In the present case, Video Research had chosen a US agent to manage the mark, which, in turn, had delegated the administrative tasks concerning renewal of the mark to firm B. The General Court thus examined whether the Board of Appeal had correctly established that firm B had failed to exercise due care in light of the reasons given by Video Research.

With regard to the first reason (human error), the court pointed out that it had already been held that human error made at the time of the technical management of renewals cannot be considered as exceptional or unforeseeable events (see Aurelia Finance (Case T-136/08)).

With regard to the second reason (the failure of the Inprotech software), the court noted that it had already been held in Aurelia that the malfunction of a computerised renewal reminder system is a foreseeable event and that a back-up system should exist. The failure to check the system also constituted a breach of the duty to exercise due care incumbent on firm B.

The third reason set forth by Video Research was that the board had erred in its assessment of the facts when it stated that firm B had not taken into consideration the content of a letter sent by OHIM giving it two deadlines to submit a request for renewal and pay the fees. The court requested some information about the functioning of firm B and found that the internal renewal procedure of the firm did not provide for any entry of data following receipt of OHIM’s reminder. As a consequence, the court decided that the board's reasoning on this point was correct.

The fourth reason set forth by Video Research was that it could not be foreseen that an experienced employee would make a mistake and that corruption of the computerised system would occur. According to Video Research, this amounted to an unforeseeable combination of events.
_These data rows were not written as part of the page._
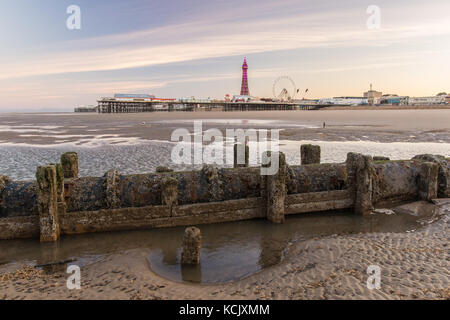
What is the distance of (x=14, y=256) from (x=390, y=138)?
3428 cm

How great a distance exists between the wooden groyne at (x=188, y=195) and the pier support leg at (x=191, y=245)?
2.33m

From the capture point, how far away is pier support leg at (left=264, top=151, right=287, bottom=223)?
34.6 ft

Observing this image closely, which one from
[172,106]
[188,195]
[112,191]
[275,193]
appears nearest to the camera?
[112,191]

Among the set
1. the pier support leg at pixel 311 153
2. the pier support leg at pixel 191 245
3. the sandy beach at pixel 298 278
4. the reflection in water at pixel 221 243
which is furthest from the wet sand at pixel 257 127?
the pier support leg at pixel 191 245

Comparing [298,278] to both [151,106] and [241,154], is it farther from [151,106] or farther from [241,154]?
[151,106]

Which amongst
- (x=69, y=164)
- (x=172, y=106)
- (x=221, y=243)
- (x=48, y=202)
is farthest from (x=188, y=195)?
(x=172, y=106)

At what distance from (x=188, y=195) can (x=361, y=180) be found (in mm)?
6086

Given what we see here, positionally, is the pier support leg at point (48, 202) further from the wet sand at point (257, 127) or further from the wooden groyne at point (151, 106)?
the wooden groyne at point (151, 106)

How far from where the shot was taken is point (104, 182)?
10.3m

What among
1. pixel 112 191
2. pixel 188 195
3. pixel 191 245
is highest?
pixel 112 191

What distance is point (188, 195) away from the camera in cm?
1081

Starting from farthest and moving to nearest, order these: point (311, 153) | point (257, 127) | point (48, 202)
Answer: point (257, 127) < point (311, 153) < point (48, 202)

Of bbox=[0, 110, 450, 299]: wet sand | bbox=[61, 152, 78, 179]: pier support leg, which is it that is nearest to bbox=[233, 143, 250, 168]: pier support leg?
Result: bbox=[0, 110, 450, 299]: wet sand

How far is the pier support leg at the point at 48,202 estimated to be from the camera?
29.6ft
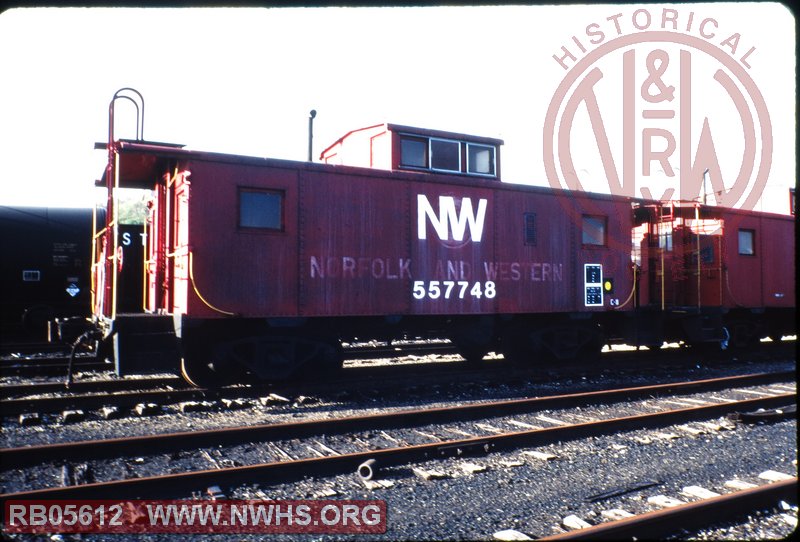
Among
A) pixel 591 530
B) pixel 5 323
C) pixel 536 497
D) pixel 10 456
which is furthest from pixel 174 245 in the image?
pixel 5 323

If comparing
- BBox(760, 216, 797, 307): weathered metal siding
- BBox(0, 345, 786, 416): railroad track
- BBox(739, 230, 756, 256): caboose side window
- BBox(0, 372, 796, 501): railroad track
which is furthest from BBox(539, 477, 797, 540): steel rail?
BBox(760, 216, 797, 307): weathered metal siding

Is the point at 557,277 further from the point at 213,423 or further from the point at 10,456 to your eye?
the point at 10,456

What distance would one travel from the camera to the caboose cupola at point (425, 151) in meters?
10.1

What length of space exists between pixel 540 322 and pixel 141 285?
7660 millimetres

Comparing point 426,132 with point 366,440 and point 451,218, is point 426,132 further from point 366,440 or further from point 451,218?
point 366,440

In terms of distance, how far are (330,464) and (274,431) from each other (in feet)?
4.25

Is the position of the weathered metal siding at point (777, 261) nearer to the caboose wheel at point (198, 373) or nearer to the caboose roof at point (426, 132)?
the caboose roof at point (426, 132)

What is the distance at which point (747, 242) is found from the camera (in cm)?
1388

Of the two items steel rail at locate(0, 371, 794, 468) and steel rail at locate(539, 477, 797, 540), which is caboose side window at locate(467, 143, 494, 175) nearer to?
steel rail at locate(0, 371, 794, 468)

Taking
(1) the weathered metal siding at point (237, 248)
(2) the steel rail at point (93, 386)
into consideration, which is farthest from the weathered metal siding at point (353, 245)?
(2) the steel rail at point (93, 386)

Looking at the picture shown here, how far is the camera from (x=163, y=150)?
307 inches

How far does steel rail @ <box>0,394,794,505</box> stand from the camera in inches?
170

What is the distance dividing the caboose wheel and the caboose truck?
0.08 feet

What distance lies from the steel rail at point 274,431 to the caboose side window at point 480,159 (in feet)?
15.7
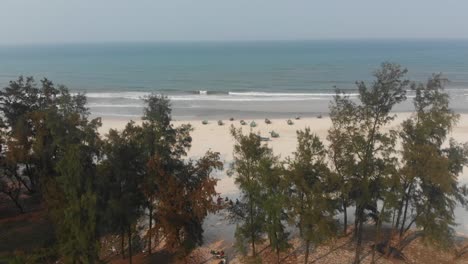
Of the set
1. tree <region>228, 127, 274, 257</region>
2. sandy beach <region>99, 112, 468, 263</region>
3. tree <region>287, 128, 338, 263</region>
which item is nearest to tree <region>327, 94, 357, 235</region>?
tree <region>287, 128, 338, 263</region>

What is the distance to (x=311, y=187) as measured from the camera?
16547 millimetres

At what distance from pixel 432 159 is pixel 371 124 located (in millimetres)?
2636

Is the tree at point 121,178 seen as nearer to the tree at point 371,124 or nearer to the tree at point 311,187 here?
the tree at point 311,187

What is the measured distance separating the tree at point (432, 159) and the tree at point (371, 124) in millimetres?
1068

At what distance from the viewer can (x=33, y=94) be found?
23.7 meters

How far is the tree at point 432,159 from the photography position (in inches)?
623

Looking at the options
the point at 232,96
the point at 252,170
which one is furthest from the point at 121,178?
the point at 232,96

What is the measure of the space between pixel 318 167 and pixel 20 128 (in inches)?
647

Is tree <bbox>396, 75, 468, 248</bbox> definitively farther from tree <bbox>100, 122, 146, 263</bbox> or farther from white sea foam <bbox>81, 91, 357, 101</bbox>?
white sea foam <bbox>81, 91, 357, 101</bbox>

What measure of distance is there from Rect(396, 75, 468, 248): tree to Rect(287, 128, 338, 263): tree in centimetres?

The court held that the reason why it was possible for human error to have played a role in the non-renewal of the mark was because the failure of the Inprotech system occurred after the generation of three reminders, to which Video Research's US agent had reacted by giving the instruction to renew. That error had not occurred in the context of a control and verification mechanism of the computerised system. As a consequence, the court concluded that the board had correctly found that firm B had not taken "all due care required by the circumstances".

In addition, the court dismissed Video Research's argument that OHIM had unlawfully required a higher standard of due care from a professional agent than from a party in general. The court found that, since the board had established to the requisite legal standard firm B’s failure to comply with the due care required, that argument was ineffective.

Finally, Video Research criticised the statement in the board's decision that its US representative "should have reacted earlier"; it claimed that, by choosing a reputed and experienced law firm, and by communicating its request for renewal to firm B, it had displayed the diligence required. The court found that this criticism concerned the behaviour of firm B, rather than that of the US agent. In addition, it pointed out that, since the representatives of the trademark owner act on its behalf, the actions of firm B and the US agent must be regarded as being the owner’s actions. The court concluded that the question of whether Video Research or its US agent displayed a sufficient level of diligence was relevant only from the point of view of their contractual relations with firm B and in order to establish liability for any damage suffered by Video Research; however, this question was irrelevant in the present proceedings.

Therefore, the court held that the lack of due care of firm B had been established, and Video Research's action was dismissed.